DIRECTIVE
Please swap "white trousers" for "white pants" in the part that opens with the line containing "Which is nearer" and closes with the line containing "0.31 metres", and give back only those lines with everything else unchanged. Leave the pictures out of the answer.

DATA SHOWN

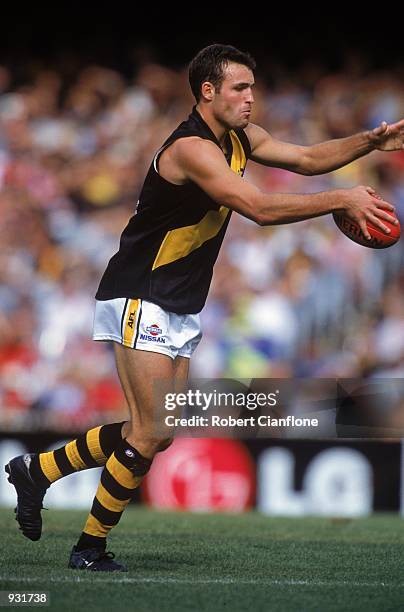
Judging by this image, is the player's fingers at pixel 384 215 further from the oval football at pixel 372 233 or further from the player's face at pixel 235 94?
the player's face at pixel 235 94

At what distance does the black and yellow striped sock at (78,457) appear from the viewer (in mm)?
5324

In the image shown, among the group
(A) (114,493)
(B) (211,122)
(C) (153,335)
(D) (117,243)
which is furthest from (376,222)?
(D) (117,243)

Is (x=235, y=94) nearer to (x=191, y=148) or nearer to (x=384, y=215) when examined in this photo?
(x=191, y=148)

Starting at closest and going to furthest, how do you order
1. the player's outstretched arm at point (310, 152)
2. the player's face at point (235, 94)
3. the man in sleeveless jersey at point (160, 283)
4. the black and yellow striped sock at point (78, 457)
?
1. the man in sleeveless jersey at point (160, 283)
2. the player's face at point (235, 94)
3. the black and yellow striped sock at point (78, 457)
4. the player's outstretched arm at point (310, 152)

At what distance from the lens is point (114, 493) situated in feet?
16.6

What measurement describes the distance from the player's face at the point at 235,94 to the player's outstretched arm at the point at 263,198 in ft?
0.94

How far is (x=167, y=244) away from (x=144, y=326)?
1.31 feet

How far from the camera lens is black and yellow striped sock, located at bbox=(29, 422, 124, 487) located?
5.32 m

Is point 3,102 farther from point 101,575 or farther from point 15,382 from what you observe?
point 101,575

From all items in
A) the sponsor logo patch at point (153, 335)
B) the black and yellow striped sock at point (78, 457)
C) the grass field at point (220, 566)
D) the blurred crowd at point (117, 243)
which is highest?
the blurred crowd at point (117, 243)

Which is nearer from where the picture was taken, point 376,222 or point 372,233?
point 376,222

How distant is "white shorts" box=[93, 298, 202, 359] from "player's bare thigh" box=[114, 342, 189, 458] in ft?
0.15

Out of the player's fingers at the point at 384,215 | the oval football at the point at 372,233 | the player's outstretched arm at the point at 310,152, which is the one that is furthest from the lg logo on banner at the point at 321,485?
the player's fingers at the point at 384,215

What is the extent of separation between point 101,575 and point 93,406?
6.08 m
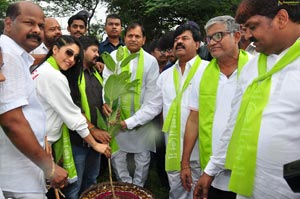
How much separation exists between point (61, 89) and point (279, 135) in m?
1.89

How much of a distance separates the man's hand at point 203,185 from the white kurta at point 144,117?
163cm

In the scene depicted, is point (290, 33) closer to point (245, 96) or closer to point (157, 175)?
point (245, 96)

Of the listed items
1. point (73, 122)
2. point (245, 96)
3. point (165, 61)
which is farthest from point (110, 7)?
point (245, 96)

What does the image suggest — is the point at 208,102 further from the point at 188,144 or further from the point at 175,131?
the point at 175,131

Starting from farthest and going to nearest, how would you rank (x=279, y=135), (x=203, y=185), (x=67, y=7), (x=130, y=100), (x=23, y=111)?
(x=67, y=7) < (x=130, y=100) < (x=203, y=185) < (x=23, y=111) < (x=279, y=135)

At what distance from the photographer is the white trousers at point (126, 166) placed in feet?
14.6

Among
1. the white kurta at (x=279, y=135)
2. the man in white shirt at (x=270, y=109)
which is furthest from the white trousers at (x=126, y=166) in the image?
the white kurta at (x=279, y=135)

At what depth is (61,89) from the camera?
311 centimetres

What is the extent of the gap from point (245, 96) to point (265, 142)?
0.31 metres

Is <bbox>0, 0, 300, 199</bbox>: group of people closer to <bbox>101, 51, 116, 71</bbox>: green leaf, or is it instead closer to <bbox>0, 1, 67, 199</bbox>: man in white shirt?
<bbox>0, 1, 67, 199</bbox>: man in white shirt

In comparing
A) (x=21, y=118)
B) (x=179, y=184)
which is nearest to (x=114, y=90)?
(x=179, y=184)

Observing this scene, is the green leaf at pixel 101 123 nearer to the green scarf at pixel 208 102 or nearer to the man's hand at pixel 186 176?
the man's hand at pixel 186 176

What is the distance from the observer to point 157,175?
5.43 m

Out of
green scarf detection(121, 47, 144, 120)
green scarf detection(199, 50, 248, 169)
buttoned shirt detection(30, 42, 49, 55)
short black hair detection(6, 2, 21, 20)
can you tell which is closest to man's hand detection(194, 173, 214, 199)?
green scarf detection(199, 50, 248, 169)
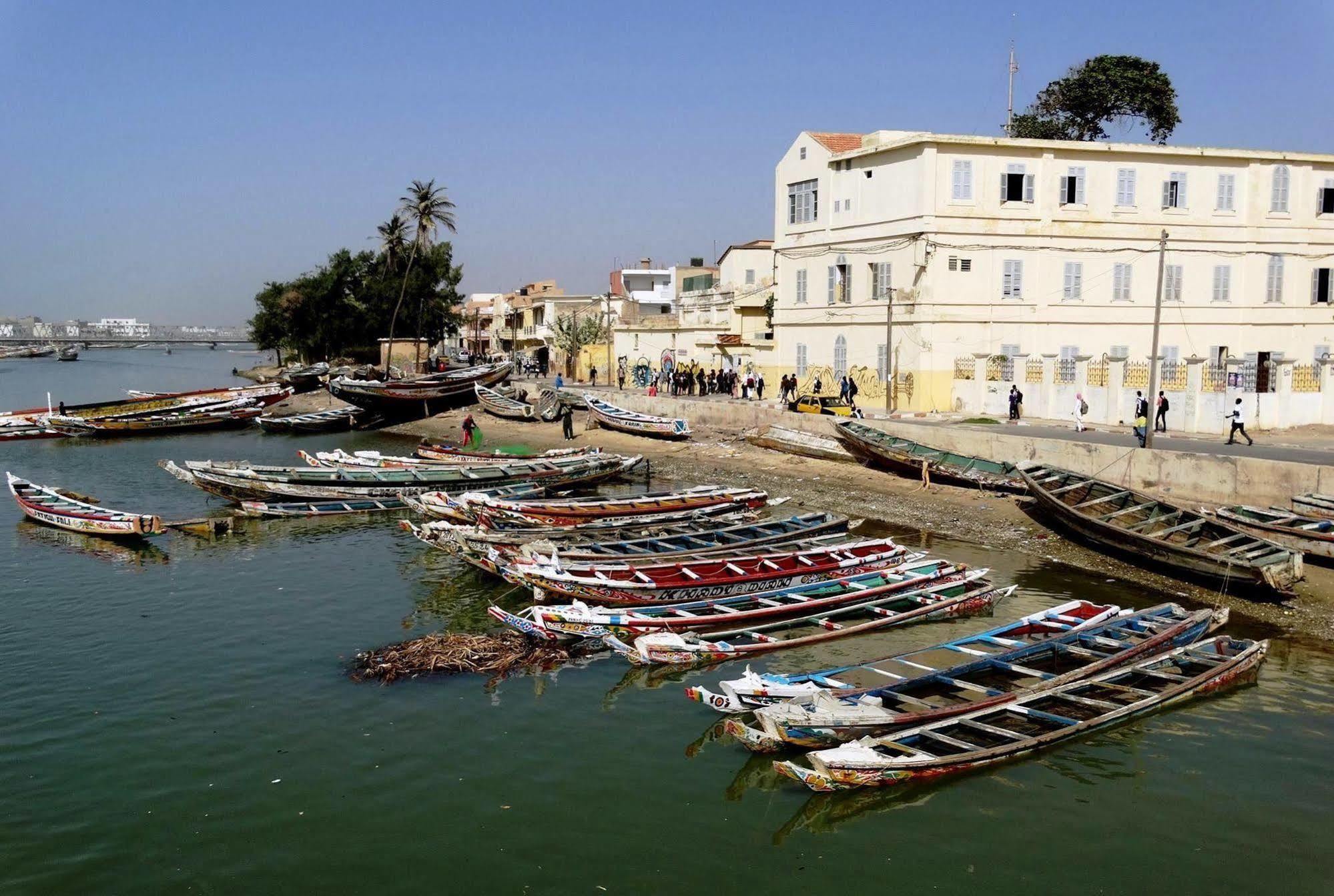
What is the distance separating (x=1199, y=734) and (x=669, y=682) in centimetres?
727

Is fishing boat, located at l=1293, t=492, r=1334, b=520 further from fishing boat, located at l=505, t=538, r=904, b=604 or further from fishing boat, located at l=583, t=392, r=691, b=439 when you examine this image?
fishing boat, located at l=583, t=392, r=691, b=439

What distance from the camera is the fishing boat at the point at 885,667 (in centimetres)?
1284

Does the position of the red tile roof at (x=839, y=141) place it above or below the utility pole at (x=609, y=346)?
above

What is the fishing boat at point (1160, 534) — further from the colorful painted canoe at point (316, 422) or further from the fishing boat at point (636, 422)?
the colorful painted canoe at point (316, 422)

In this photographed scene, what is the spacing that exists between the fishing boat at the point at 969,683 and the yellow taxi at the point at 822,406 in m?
19.2

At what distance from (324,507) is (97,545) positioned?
5595 mm

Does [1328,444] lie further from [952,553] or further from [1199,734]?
[1199,734]

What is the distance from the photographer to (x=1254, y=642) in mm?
15367

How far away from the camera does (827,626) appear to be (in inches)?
678

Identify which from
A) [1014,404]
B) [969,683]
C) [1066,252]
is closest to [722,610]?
[969,683]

RESPONSE
Which is nearer from where the picture was taken, point 376,222 or point 372,233?
point 376,222

How distant is "white shorts" box=[93, 298, 202, 359] from "player's bare thigh" box=[114, 342, 189, 458] in ft?
0.15

Out of the player's fingers at the point at 384,215 | the oval football at the point at 372,233 | the player's outstretched arm at the point at 310,152, which is the one that is furthest from the lg logo on banner at the point at 321,485?
the player's fingers at the point at 384,215

What is the extent of separation between point 101,575 and point 93,406?
6.08 m
How much separation exists between point (61, 89) and point (279, 135) in m?
1.89

How much of a distance separates the man's hand at point 203,185 from the white kurta at point 144,117?
163cm

In the scene depicted, is point (290, 33) closer to point (245, 96) or closer to point (157, 175)?
point (245, 96)

Of the listed items
1. point (73, 122)
2. point (245, 96)
3. point (165, 61)
which is farthest from point (110, 7)?
point (245, 96)

What does the image suggest — is the point at 208,102 further from the point at 188,144 or further from the point at 175,131?
the point at 175,131

Starting from farthest and going to nearest, how would you rank (x=279, y=135), (x=203, y=185), (x=67, y=7), (x=130, y=100), (x=23, y=111)?
(x=67, y=7) < (x=130, y=100) < (x=203, y=185) < (x=23, y=111) < (x=279, y=135)

At what distance from the photographer is the white pants at point (126, 166) placed in feet?
14.6

Among
1. the white kurta at (x=279, y=135)
2. the man in white shirt at (x=270, y=109)
which is furthest from the white pants at (x=126, y=166) in the image?
the white kurta at (x=279, y=135)

At what depth is (61,89) from the camera?
311 centimetres

What is the extent of the gap from point (245, 96) to point (265, 142)?
0.31 metres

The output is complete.